WHAT TO WORK ON:
1 - In the Swiss Re Investors' Day extract, what average combined ratio did the natural catastrophe business report over the past ten years?
2 - Echo the Swiss Re Investors' Day extract word for word, starting at "The Group has" and ending at "white-label digital insurer.".

EXTRACT:
----------
The Group has completed its turnaround of Corporate Solutions and improved P&C margins - CEO Mumenthaler
At its Investors’ Day, Swiss Re reiterated its target to increase the Group’s return on equity to 14% in 2024.
Swiss Re’s Group Chief Executive Officer Christian Mumenthaler said: “We have come a long way since our last Investors’ Day. We successfully completed the turnaround of Corporate Solutions and significantly improved P&C Re margins.
“Despite the COVID-19 pandemic, the underlying L&H Re business continues to perform strongly. In addition, we are developing iptiQ into a leading white-label digital insurer.
”Our strategy to provide more than just risk transfer to our clients is working, and we see attractive opportunities to deploy shareholders’ capital.
“At the same time, we will maintain our strict cost discipline, which has allowed us to keep costs broadly stable over the past ten years, while growing revenues by 6% per annum.”
Continued expansion of nat cat business
Reinsurance will remain at the core of Swiss Re’s strategy going forward, he noted. With its capital strength, diversification and alternative capital capabilities, the Business Unit possesses key strategic assets to effectively compete in the core risk transfer market and the more sophisticated arena of large transactions.
At the same time, its global scale, industry-leading risk knowledge and well-established client network allow Reinsurance to increasingly provide solutions that go beyond traditional risk transfer into areas such as exposure monitoring, underwriting analytics and telematics.
The focus on underwriting excellence and disciplined growth remains a top priority for P&C Re.
This includes the continued expansion of the natural catastrophe business, which reported an average combined ratio of 75% over the past ten years and attracted rising interest from third-party capital partners.
----------
RAW DATA:

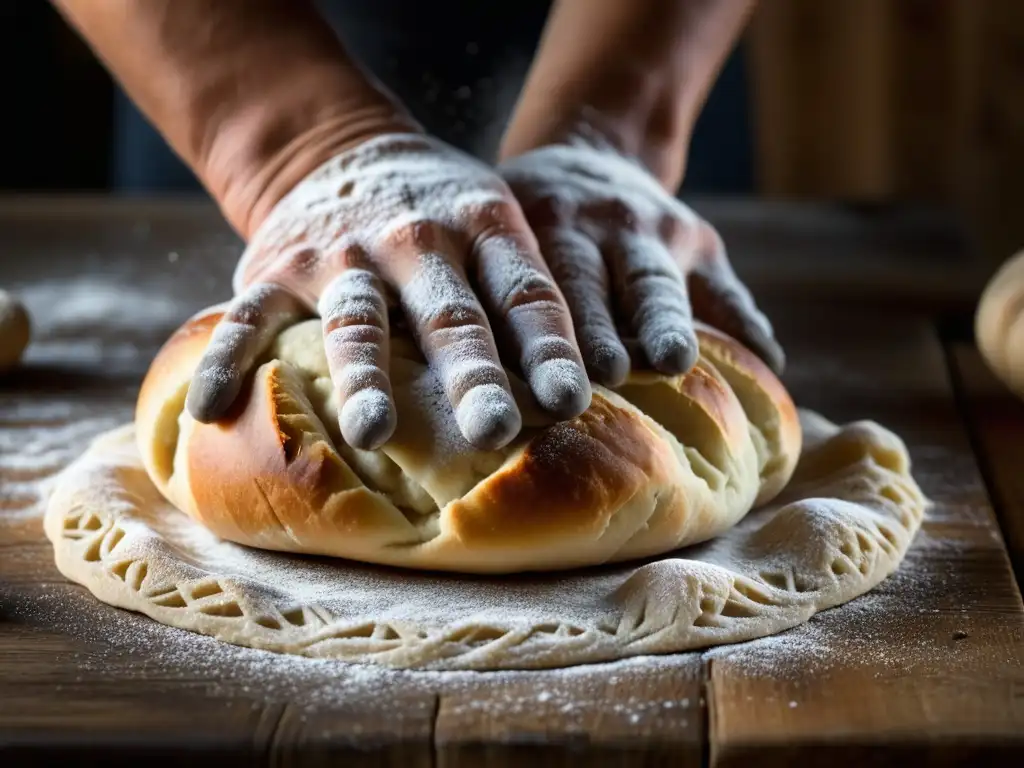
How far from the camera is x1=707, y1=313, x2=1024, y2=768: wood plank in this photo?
0.94 m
----------
OUTPUTS IN ORDER:
1 - 75%

2 -
The Group has completed its turnaround of Corporate Solutions and improved P&C margins - CEO Mumenthaler
At its Investors’ Day, Swiss Re reiterated its target to increase the Group’s return on equity to 14% in 2024.
Swiss Re’s Group Chief Executive Officer Christian Mumenthaler said: “We have come a long way since our last Investors’ Day. We successfully completed the turnaround of Corporate Solutions and significantly improved P&C Re margins.
“Despite the COVID-19 pandemic, the underlying L&H Re business continues to perform strongly. In addition, we are developing iptiQ into a leading white-label digital insurer.